● Prompt:
Can you extract the part of the entries that opens with the line containing "At what distance" and closes with the line containing "Here are some", reproducing those lines exactly?

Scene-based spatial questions
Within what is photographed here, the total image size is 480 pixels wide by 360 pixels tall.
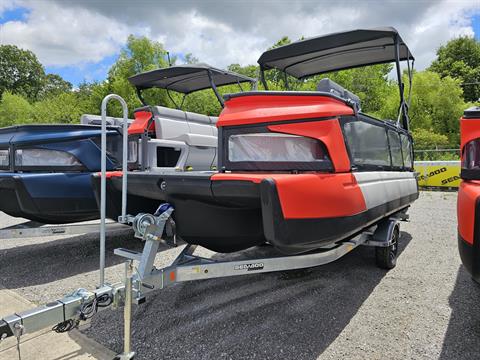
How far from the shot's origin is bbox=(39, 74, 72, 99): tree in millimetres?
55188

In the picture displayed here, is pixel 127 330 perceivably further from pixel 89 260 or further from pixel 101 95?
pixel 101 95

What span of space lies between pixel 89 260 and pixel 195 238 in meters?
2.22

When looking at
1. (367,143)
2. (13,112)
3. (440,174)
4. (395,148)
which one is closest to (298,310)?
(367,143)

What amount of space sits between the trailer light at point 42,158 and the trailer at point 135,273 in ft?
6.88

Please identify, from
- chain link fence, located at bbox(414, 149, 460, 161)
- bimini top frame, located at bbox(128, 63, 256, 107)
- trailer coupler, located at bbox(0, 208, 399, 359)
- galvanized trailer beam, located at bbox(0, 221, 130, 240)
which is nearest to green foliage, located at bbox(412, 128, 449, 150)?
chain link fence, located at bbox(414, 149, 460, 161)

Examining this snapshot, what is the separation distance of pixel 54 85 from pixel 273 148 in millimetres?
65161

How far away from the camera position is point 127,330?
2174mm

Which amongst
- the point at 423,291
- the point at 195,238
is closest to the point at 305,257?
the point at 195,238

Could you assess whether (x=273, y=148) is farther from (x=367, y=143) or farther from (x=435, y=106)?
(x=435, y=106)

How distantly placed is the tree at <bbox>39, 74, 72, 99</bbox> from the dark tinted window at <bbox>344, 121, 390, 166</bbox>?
--
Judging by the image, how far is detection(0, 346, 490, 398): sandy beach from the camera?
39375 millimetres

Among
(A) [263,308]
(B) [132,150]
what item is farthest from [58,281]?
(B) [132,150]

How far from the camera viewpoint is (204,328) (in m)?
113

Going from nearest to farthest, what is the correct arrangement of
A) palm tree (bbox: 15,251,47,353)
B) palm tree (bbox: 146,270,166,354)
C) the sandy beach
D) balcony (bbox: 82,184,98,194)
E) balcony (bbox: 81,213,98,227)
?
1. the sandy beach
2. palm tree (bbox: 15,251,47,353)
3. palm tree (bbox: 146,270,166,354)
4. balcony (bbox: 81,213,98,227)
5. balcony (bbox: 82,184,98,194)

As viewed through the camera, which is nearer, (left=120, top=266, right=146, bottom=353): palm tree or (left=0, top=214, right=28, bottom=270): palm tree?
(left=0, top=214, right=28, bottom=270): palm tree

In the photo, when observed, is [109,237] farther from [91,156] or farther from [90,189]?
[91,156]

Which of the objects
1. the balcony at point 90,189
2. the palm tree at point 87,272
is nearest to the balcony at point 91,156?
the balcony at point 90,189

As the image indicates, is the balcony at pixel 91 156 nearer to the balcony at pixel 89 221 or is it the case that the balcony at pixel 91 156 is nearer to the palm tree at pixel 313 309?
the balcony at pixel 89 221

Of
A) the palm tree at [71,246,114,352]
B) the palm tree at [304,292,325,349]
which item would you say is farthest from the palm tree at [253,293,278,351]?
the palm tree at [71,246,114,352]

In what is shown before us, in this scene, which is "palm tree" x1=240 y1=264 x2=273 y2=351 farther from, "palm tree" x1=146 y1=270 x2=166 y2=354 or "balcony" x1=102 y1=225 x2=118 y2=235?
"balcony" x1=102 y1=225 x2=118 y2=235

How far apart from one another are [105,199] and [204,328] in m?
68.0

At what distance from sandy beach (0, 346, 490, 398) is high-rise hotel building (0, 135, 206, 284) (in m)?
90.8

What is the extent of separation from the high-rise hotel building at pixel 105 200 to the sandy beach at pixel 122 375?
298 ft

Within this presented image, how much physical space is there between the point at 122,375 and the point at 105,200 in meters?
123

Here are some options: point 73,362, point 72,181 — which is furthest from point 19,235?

● Task solution:
At what distance from sandy beach (0, 346, 490, 398) is high-rise hotel building (0, 135, 206, 284) (in m)?
90.8

What is the extent of separation from the high-rise hotel building at pixel 105 200 to the sandy beach at pixel 122 375?
298 ft

Within this presented image, how much physical space is there between the point at 122,375 and the point at 105,200 in meters?
123

Here are some options: point 73,362, point 72,181 — which is furthest from point 19,235?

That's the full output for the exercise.